For example, if an AI algorithm used in hiring processes is trained on historical
data that reflects biased hiring decisions, such as favouring one demographic
group over another, the algorithm may perpetuate these biases when making new
hiring recommendations.
Addressing algorithmic bias requires careful consideration of the data used to train algorithms, as well as transparency
and accountability in the design and implementation processes. Techniques such as bias detection, fairness-aware
algorithms, and diverse data collection can help mitigate algorithmic bias and promote more equitable outcomes in
AI systems.
Cognitive Bias
Cognitive bias refers to systematic patterns of deviation from rationality or objectivity
in judgment or decision-making. These biases are often influenced by factors such
as emotions, personal experiences, and social norms, leading individuals to make
judgments or decisions that may not be entirely rational or impartial.

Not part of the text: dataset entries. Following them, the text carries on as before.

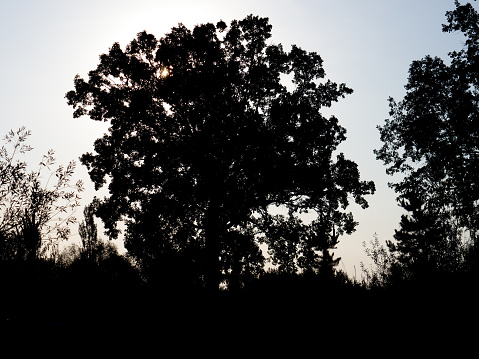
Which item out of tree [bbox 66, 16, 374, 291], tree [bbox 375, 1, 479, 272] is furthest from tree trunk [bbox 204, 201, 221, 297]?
tree [bbox 375, 1, 479, 272]

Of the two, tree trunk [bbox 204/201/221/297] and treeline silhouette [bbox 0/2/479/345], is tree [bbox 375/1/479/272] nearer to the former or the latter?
treeline silhouette [bbox 0/2/479/345]

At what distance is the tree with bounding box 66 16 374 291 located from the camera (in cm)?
1812

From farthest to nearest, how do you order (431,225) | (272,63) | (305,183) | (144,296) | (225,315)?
(431,225) < (272,63) < (305,183) < (144,296) < (225,315)

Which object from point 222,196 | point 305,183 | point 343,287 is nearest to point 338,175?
point 305,183

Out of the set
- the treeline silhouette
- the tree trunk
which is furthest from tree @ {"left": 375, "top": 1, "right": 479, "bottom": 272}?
the tree trunk

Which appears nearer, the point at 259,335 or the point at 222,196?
the point at 259,335

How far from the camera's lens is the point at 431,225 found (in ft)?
141

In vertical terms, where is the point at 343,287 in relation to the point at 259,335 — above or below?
above

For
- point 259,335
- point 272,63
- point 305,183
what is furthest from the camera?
point 272,63

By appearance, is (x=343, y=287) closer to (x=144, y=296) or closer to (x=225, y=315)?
(x=225, y=315)

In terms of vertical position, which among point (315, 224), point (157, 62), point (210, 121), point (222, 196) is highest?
point (157, 62)

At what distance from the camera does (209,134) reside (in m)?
18.4

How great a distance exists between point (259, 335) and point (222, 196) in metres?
10.3

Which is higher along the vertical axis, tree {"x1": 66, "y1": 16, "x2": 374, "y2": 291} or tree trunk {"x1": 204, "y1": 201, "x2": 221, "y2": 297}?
tree {"x1": 66, "y1": 16, "x2": 374, "y2": 291}
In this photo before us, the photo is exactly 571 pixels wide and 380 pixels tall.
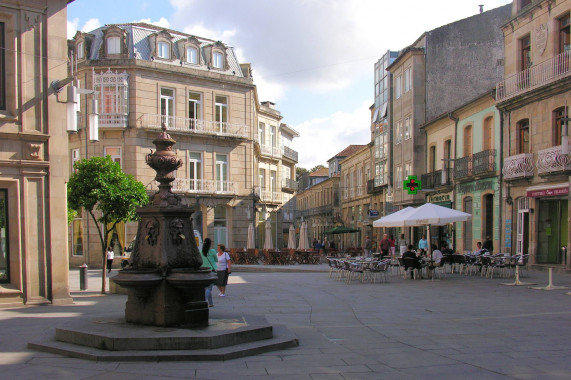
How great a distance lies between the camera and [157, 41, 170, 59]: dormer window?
34.0 metres

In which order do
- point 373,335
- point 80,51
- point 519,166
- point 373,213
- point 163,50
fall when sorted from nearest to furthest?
point 373,335 < point 519,166 < point 80,51 < point 163,50 < point 373,213

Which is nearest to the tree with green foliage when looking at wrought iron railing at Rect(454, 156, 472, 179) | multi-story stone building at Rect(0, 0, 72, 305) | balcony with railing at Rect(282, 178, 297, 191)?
multi-story stone building at Rect(0, 0, 72, 305)

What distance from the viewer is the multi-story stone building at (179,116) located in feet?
107

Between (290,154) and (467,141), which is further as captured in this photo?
(290,154)

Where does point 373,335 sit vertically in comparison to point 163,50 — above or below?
below

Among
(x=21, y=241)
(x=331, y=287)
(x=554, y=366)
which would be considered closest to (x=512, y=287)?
(x=331, y=287)

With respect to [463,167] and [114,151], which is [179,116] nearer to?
[114,151]

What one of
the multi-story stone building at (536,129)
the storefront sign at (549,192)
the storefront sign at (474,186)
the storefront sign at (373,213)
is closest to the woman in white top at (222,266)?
the multi-story stone building at (536,129)

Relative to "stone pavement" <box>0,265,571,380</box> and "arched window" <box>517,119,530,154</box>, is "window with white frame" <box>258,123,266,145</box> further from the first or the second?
"stone pavement" <box>0,265,571,380</box>

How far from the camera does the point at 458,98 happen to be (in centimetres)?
3559

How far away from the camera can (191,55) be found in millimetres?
35125

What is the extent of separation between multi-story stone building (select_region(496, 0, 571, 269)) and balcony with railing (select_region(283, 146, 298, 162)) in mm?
27105

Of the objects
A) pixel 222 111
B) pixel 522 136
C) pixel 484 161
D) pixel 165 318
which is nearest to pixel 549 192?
pixel 522 136

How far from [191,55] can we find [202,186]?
A: 791 cm
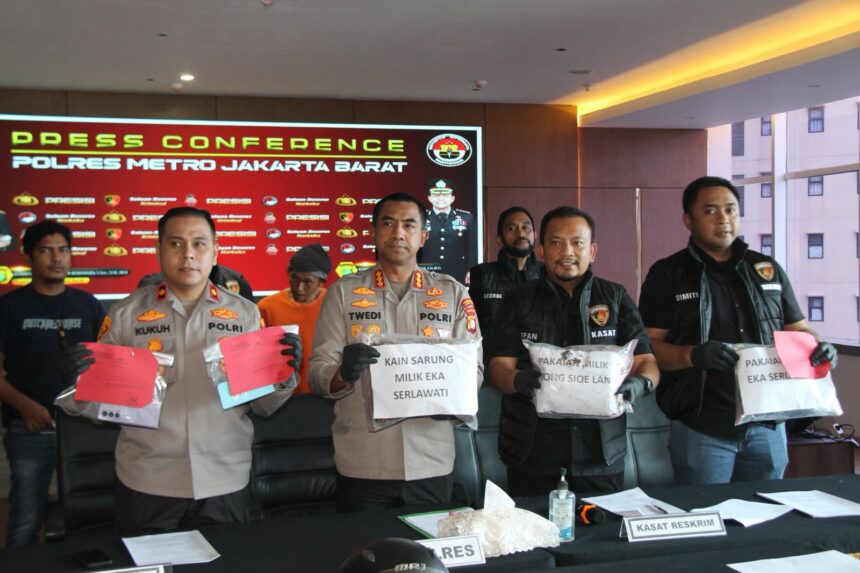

For example, imagine a person who strongly believes that climate change is not real.
When presented with scientific evidence supporting climate change, they might
dismiss it or interpret it in a way that aligns with their preconceived notion, while
ignoring or downplaying evidence to the contrary. This individual’s confirmation
bias prevents them from objectively considering added information and may
reinforce their existing beliefs, even in the face of contradictory evidence.
Cognitive biases can impact various aspects of life, including personal relationships, business decisions, and societal
perceptions. Recognising and understanding these biases is essential for making more informed and rational decisions,
both individually and collectively. Strategies such as critical thinking, mindfulness, and seeking diverse perspectives
can help mitigate the influence of cognitive biases.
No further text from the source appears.